Vladimir Putin dismissed Volodymyr Zelenskyy's call for direct talks last week, saying he saw no reason to meet and asserting that Russia remained on track to achieve all its war aims, including full control of the Donbas region. But the Kremlin leader's confidence is increasingly at odds with what is actually happening on the battlefield and in Russian skies.
Just one day after Putin's dismissal, Ukrainian forces struck the heart of Russian power with a coordinated drone attack on St Petersburg. Arsenals and a naval base were hit. The city's residents were ordered to shelter indoors. It was the second major assault on Russia's second-largest city in a week, and it underscored a shifting military reality: Ukraine has mastered advanced drone technology and is deploying it with devastating effect.
The damage extends well beyond symbolic victories. Ukrainian drones have systematically targeted vital ports, crippling Russia's oil production at a moment when Moscow hoped to capitalize on global energy market disruptions. Attacks on Moscow suburbs and other population centers are bringing the grinding consequences of war directly to Russian civilians, while the economy buckles under four years of conflict and international sanctions.
On the ground, the picture for Russia is even bleaker. Ukrainian forces liberated more territory in April and May than Russian troops managed to capture. Russian casualty rates have accelerated past recruitment levels. Ukraine is manufacturing drones at scale and continuously upgrading their capabilities, reaching a milestone where strikes launched exceeded strikes repelled for the first time.
The cumulative effect has stalled Russia's spring offensive entirely. Senior Ukrainian officials now openly state what seemed unthinkable months ago: Russia is not winning. Putin faces mounting domestic pressure as he struggles to field enough troops to replace mounting losses.
Zelenskyy recently highlighted the critical need for anti-ballistic-missile systems to shield civilians from relentless Russian strikes on cities. European Union defense ministers are preparing fresh sanctions against Moscow, while peace negotiations are on the agenda for upcoming EU and G7 summits. With the United States absorbed in other crises, European leaders are signaling a readiness to take on greater responsibility in potential mediation efforts.
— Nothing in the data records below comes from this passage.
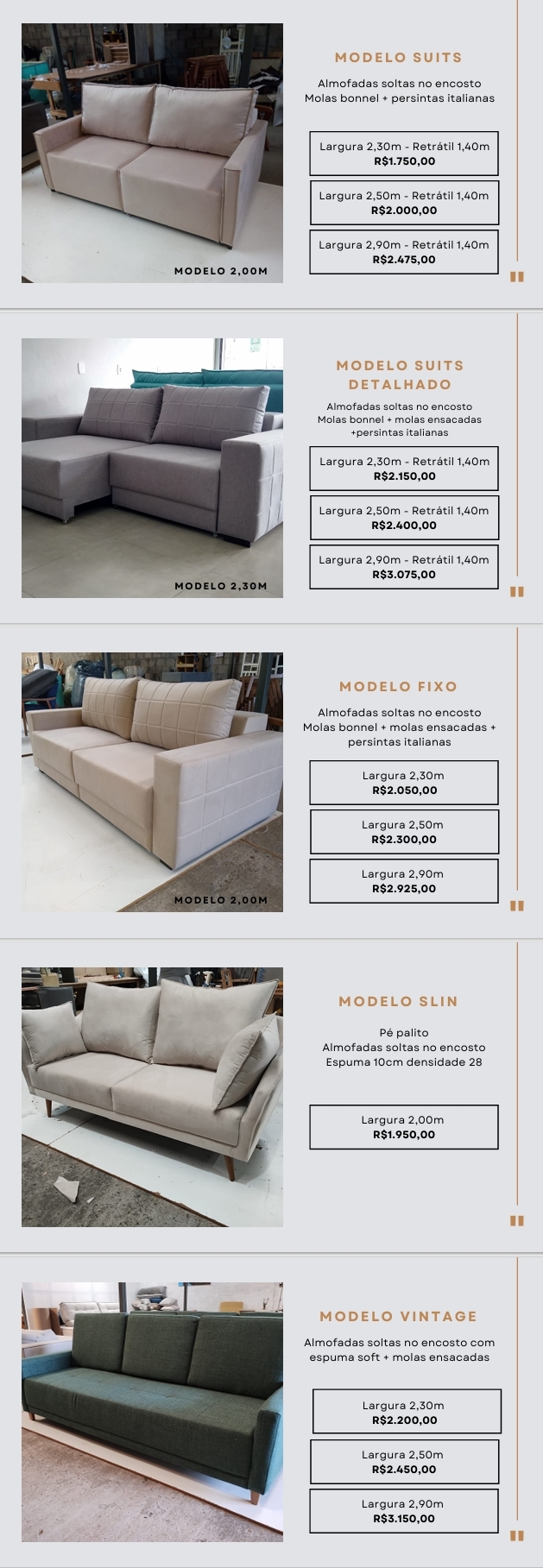 MODELO 2,00M

MODELO SUITS

Almofadas soltas no encosto
Molas bonnel + persintas italianas

Largura 2,30m - Retrátil 1,40m
R$1.750,00

Largura 2,50m - Retrátil 1,40m
R$2.000,00

Largura 2,90m - Retrátil 1,40m
R$2.475,00

MODELO 2,30M

MODELO SUITS DETALHADO

Almofadas soltas no encosto
Molas bonnel + molas ensacadas +persintas italianas

Largura 2,30m - Retrátil 1,40m
R$2.150,00

Largura 2,50m - Retrátil 1,40m
R$2.400,00

Largura 2,90m - Retrátil 1,40m
R$3.075,00

MODELO 2,00M

MODELO FIXO

Almofadas soltas no encosto
Molas bonnel + molas ensacadas + persintas italianas

Largura 2,30m
R$2.050,00

Largura 2,50m
R$2.300,00

Largura 2,90m
R$2.925,00

MODELO SLIN

Pé palito
Almofadas soltas no encosto
Espuma 10cm densidade 28

Largura 2,00m
R$1.950,00

MODELO VINTAGE

Almofadas soltas no encosto com espuma soft + molas ensacadas

Largura 2,30m
R$2.200,00

Largura 2,50m
R$2.450,00

Largura 2,90m
R$3.150,00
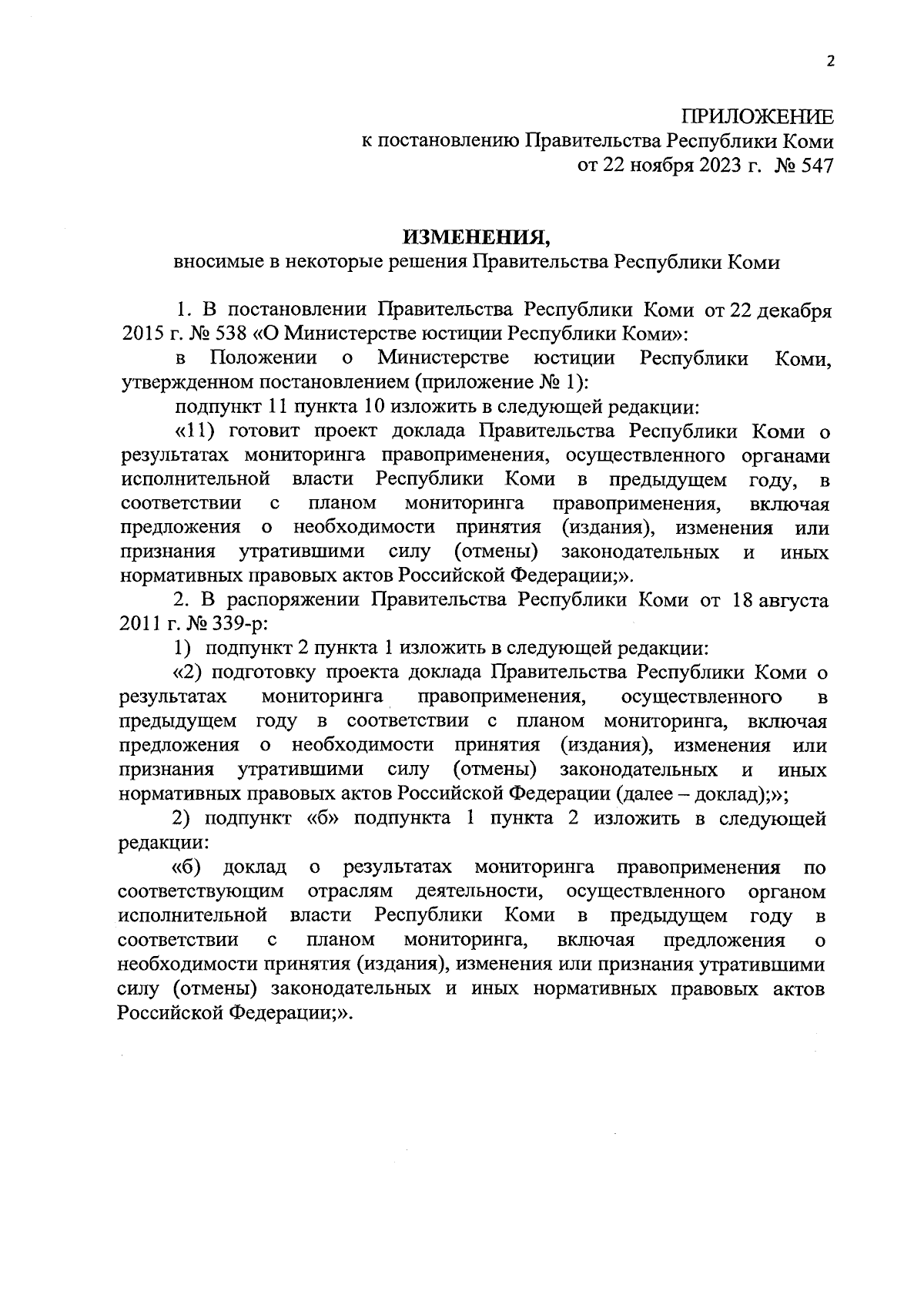 2

ПРИЛОЖЕНИЕ
к постановлению Правительства Республики Коми
от 22 ноября 2023 г. № 547

ИЗМЕНЕНИЯ,
вносимые в некоторые решения Правительства Республики Коми

1. В постановлении Правительства Республики Коми от 22 декабря 2015 г. № 538 «О Министерстве юстиции Республики Коми»:

в Положении о Министерстве юстиции Республики Коми, утвержденном постановлением (приложение № 1):

подпункт 11 пункта 10 изложить в следующей редакции:

«11) готовит проект доклада Правительства Республики Коми о результатах мониторинга правоприменения, осуществленного органами исполнительной власти Республики Коми в предыдущем году, в соответствии с планом мониторинга правоприменения, включая предложения о необходимости принятия (издания), изменения или признания утратившими силу (отмены) законодательных и иных нормативных правовых актов Российской Федерации;».

2. В распоряжении Правительства Республики Коми от 18 августа 2011 г. № 339-р:

1) подпункт 2 пункта 1 изложить в следующей редакции:

«2) подготовку проекта доклада Правительства Республики Коми о результатах мониторинга правоприменения, осуществленного в предыдущем году в соответствии с планом мониторинга, включая предложения о необходимости принятия (издания), изменения или признания утратившими силу (отмены) законодательных и иных нормативных правовых актов Российской Федерации (далее – доклад);»;

2) подпункт «б» подпункта 1 пункта 2 изложить в следующей редакции:

«б) доклад о результатах мониторинга правоприменения по соответствующим отраслям деятельности, осуществленного органом исполнительной власти Республики Коми в предыдущем году в соответствии с планом мониторинга, включая предложения о необходимости принятия (издания), изменения или признания утратившими силу (отмены) законодательных и иных нормативных правовых актов Российской Федерации;».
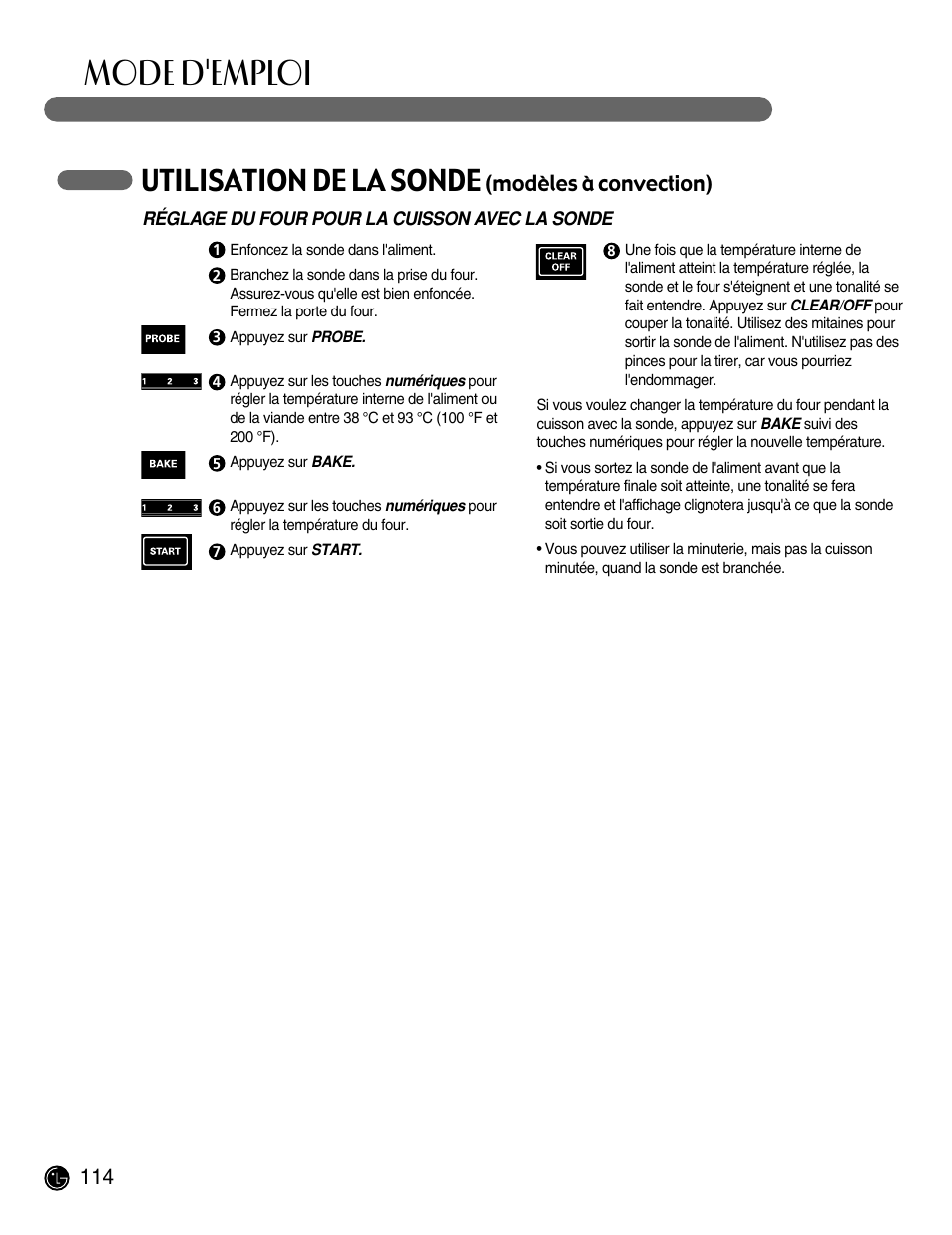 MODE D'EMPLOI

UTILISATION DE LA SONDE (modèles à convection)

RÉGLAGE DU FOUR POUR LA CUISSON AVEC LA SONDE

1 Enfoncez la sonde dans l'aliment.

2 Branchez la sonde dans la prise du four. Assurez-vous qu'elle est bien enfoncée. Fermez la porte du four.

PROBE

3 Appuyez sur PROBE.

1 2 3

4 Appuyez sur les touches numériques pour régler la température interne de l'aliment ou de la viande entre 38 °C et 93 °C (100 °F et 200 °F).

BAKE

5 Appuyez sur BAKE.

1 2 3

6 Appuyez sur les touches numériques pour régler la température du four.

START

7 Appuyez sur START.

CLEAR OFF

8 Une fois que la température interne de l'aliment atteint la température réglée, la sonde et le four s'éteignent et une tonalité se fait entendre. Appuyez sur CLEAR/OFF pour couper la tonalité. Utilisez des mitaines pour sortir la sonde de l'aliment. N'utilisez pas des pinces pour la tirer, car vous pourriez l'endommager.

Si vous voulez changer la température du four pendant la cuisson avec la sonde, appuyez sur BAKE suivi des touches numériques pour régler la nouvelle température.

• Si vous sortez la sonde de l'aliment avant que la température finale soit atteinte, une tonalité se fera entendre et l'affichage clignotera jusqu'à ce que la sonde soit sortie du four.

• Vous pouvez utiliser la minuterie, mais pas la cuisson minutée, quand la sonde est branchée.

114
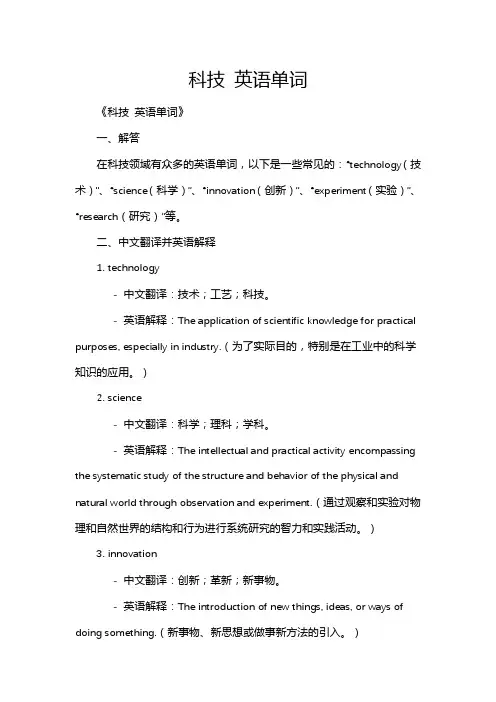 科技 英语单词

《科技 英语单词》

一、解答

在科技领域有众多的英语单词，以下是一些常见的："technology（技术）"、"science（科学）"、"innovation（创新）"、"experiment（实验）"、"research（研究）"等。

二、中文翻译并英语解释

1. technology

- 中文翻译：技术；工艺；科技。

- 英语解释：The application of scientific knowledge for practical purposes, especially in industry.（为了实际目的，特别是在工业中的科学知识的应用。）

2. science

- 中文翻译：科学；理科；学科。

- 英语解释：The intellectual and practical activity encompassing the systematic study of the structure and behavior of the physical and natural world through observation and experiment.（通过观察和实验对物理和自然世界的结构和行为进行系统研究的智力和实践活动。）

3. innovation

- 中文翻译：创新；革新；新事物。

- 英语解释：The introduction of new things, ideas, or ways of doing something.（新事物、新思想或做事新方法的引入。）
Any path to peace must begin with a genuine ceasefire, ironclad security guarantees for Ukraine, and an end to Russian demands for additional Ukrainian territory. Zelenskyy's country has withstood an illegal invasion longer than World War I lasted, and in doing so has shielded broader European security. The momentum Ukraine has fought so hard to build cannot be squandered now.
Author James Rodriguez: "Putin's refusal to negotiate while the battlefield turns against him may be his greatest miscalculation yet."